Cushman and Beston hypothesize that the prevalence of the parasite is, at heart, a water quality issue.
“If nutrient pollution levels are elevated in the stream,” Cushman says, “increased algal growth will provide more food for snails, which may promote parasite abundance.”
And here, as Halfman’s research suggests, there are direct connections between human use of the land, water quality and naturally occurring parasites.
“In a drought, pollutant concentration is a factor,” Cushman says. “The lower the water level, the more concentrated the pollutant might be.
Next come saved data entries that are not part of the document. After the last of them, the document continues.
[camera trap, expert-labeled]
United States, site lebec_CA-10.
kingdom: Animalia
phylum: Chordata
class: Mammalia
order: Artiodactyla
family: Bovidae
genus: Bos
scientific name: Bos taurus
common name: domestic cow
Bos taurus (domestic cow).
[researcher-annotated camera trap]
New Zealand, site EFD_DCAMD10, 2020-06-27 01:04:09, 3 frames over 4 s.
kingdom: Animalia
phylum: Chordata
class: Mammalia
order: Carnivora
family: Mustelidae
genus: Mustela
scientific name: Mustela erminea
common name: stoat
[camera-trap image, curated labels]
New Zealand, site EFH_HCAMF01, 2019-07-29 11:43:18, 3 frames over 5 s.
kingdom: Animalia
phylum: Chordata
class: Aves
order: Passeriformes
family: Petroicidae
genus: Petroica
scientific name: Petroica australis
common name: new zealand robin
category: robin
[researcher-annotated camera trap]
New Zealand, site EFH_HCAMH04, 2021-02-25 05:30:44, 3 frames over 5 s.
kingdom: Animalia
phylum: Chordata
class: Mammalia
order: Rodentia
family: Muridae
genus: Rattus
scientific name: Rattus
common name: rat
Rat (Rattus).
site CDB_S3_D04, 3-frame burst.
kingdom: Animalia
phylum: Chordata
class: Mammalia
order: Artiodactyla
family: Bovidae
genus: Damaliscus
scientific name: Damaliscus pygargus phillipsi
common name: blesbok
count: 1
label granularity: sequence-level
Higher nutrient levels, higher water temperature, higher algae, potentially more snails, and thus more parasites.”
For Cushman, the research and data analysis all comes back to understanding the natural resources available.
“The Finger Lakes residents are very tied to the watershed,” Cushman says. “They want to know where the water’s going because what’s happening on the land is tied to quality of drinking water, recreation, invasive species, and aesthetic quality of the lakes. The concerns in the Finger Lakes about environmental stressors are complex — hydrofracking, climate change, and others. The work we do provides a baseline to use for comparison later, so we can look at where species occur, when and why.”
Whether examining mercury levels in fish or introducing young scientists to environmental issues during summer programs, or presenting research findings to interested community members, the reach of the FLI’s impact is as vast and deep as the Finger Lakes themselves.